### WHAT TO DO
A) From the forum post about preparing for a first powerlifting meet, output the passage that begins with the words "# 2 Weeks from" and ends with "my warm ups.", copied character for character.
B) Write the next part of the forum post about preparing for a first powerlifting meet, picking up right after its final sentence.

====== SELECTED TEXT

# 2 Weeks from my first meet-quick update



## chicken_hawk (Oct 26, 2013)

So, I am officially two weeks out from my first meet in the USPA. I will be entering the 242 40-44 Masters Raw (no knee wraps) class. 

This morning I woke up at a dehydrated 249.5 after 2 weeks of traditional dieting. I will be stopping after tomorrow and likely bump up 5-6 lbs which I will have to shred with water manipulation in order to hit 242.

I have tapered my volume this last two weeks after talking with tt and other, but I am still pretty fatigued from 6 weeks of crushing it, so a 2 week deload should work well. Next week I will work up to openers with the exception of the DL and the final week I will just hit my warm ups.

That being said, I am happy with my "non psyched" PR's (hard work but no head banging) Squat: 570 B:? DL: 550.

============
====== DATA LINES

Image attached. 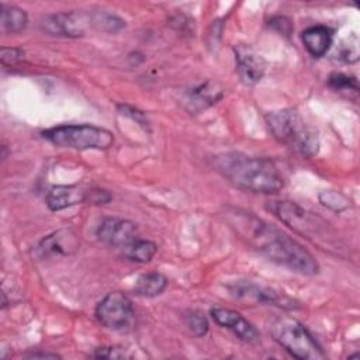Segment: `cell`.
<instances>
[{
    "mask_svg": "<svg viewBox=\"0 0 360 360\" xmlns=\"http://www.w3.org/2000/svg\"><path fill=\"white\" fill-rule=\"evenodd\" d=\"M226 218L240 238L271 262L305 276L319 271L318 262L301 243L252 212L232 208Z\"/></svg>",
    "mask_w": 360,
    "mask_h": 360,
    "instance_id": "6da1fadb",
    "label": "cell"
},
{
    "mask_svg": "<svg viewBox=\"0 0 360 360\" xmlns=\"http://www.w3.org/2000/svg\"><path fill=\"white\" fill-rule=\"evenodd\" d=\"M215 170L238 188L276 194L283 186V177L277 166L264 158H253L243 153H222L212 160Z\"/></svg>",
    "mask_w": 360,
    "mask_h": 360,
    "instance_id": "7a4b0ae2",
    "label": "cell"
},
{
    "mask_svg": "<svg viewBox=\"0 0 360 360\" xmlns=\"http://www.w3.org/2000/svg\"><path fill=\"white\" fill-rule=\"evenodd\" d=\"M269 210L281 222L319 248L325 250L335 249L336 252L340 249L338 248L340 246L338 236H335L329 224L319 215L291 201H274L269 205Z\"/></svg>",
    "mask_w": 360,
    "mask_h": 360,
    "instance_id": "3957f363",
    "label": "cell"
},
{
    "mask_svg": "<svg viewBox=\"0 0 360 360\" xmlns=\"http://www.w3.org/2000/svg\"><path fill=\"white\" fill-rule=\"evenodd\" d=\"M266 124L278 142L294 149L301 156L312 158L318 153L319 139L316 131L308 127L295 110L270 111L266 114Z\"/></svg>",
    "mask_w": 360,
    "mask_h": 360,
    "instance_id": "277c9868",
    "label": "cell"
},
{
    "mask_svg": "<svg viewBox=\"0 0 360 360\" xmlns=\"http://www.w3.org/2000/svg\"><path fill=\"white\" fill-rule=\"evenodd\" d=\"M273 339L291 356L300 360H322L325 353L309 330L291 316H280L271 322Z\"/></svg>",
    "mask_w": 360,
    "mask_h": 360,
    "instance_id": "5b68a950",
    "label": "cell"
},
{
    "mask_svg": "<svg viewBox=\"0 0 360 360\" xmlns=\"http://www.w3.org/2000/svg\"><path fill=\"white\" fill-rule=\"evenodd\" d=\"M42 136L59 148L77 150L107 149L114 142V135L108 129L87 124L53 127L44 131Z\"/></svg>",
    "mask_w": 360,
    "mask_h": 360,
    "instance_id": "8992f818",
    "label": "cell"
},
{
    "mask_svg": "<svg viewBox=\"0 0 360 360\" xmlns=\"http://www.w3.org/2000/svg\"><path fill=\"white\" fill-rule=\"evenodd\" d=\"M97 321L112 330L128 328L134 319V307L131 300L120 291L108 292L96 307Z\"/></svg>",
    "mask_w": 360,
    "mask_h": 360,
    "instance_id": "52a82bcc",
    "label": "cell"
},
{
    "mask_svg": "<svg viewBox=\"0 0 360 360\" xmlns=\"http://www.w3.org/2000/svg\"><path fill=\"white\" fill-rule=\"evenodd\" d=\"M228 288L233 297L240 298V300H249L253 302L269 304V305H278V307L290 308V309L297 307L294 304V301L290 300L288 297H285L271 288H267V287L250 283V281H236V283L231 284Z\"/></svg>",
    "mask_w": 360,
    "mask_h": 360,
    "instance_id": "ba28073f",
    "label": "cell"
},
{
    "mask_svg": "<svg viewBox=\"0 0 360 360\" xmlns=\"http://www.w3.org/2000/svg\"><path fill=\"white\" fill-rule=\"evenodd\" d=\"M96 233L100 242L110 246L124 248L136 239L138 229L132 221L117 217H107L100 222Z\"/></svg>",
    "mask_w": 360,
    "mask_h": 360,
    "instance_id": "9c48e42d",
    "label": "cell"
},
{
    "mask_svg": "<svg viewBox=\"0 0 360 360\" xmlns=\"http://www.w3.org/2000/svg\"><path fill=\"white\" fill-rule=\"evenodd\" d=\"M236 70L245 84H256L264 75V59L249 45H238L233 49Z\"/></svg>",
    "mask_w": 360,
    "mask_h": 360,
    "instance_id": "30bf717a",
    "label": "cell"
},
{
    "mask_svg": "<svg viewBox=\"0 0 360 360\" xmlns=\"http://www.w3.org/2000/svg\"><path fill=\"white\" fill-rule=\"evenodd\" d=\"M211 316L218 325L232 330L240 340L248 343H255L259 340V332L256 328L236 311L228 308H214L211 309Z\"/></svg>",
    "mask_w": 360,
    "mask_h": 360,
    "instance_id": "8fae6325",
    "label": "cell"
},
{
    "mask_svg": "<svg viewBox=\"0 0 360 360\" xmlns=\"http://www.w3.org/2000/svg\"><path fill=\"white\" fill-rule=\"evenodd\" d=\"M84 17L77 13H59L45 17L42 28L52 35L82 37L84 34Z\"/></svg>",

============

### SOLVED TASKS
A)
# 2 Weeks from my first meet-quick update



## chicken_hawk (Oct 26, 2013)

So, I am officially two weeks out from my first meet in the USPA. I will be entering the 242 40-44 Masters Raw (no knee wraps) class. 

This morning I woke up at a dehydrated 249.5 after 2 weeks of traditional dieting. I will be stopping after tomorrow and likely bump up 5-6 lbs which I will have to shred with water manipulation in order to hit 242.

I have tapered my volume this last two weeks after talking with tt and other, but I am still pretty fatigued from 6 weeks of crushing it, so a 2 week deload should work well. Next week I will work up to openers with the exception of the DL and the final week I will just hit my warm ups.

B)
Ok, so my strain is gone as far as I know...but I have babied it up to this week doing high reps and speed work only. I changed my form to flat footed and brought my grip in one finger for more stabilty and less pec stress. I will work up to my opener of 375 Monday. I expect all to go well.

Hawk


----------



## Big-John (Oct 26, 2013)

Keep us posted brother and I wish you the best of luck!


----------



## chicken_hawk (Oct 27, 2013)

Will do Big John!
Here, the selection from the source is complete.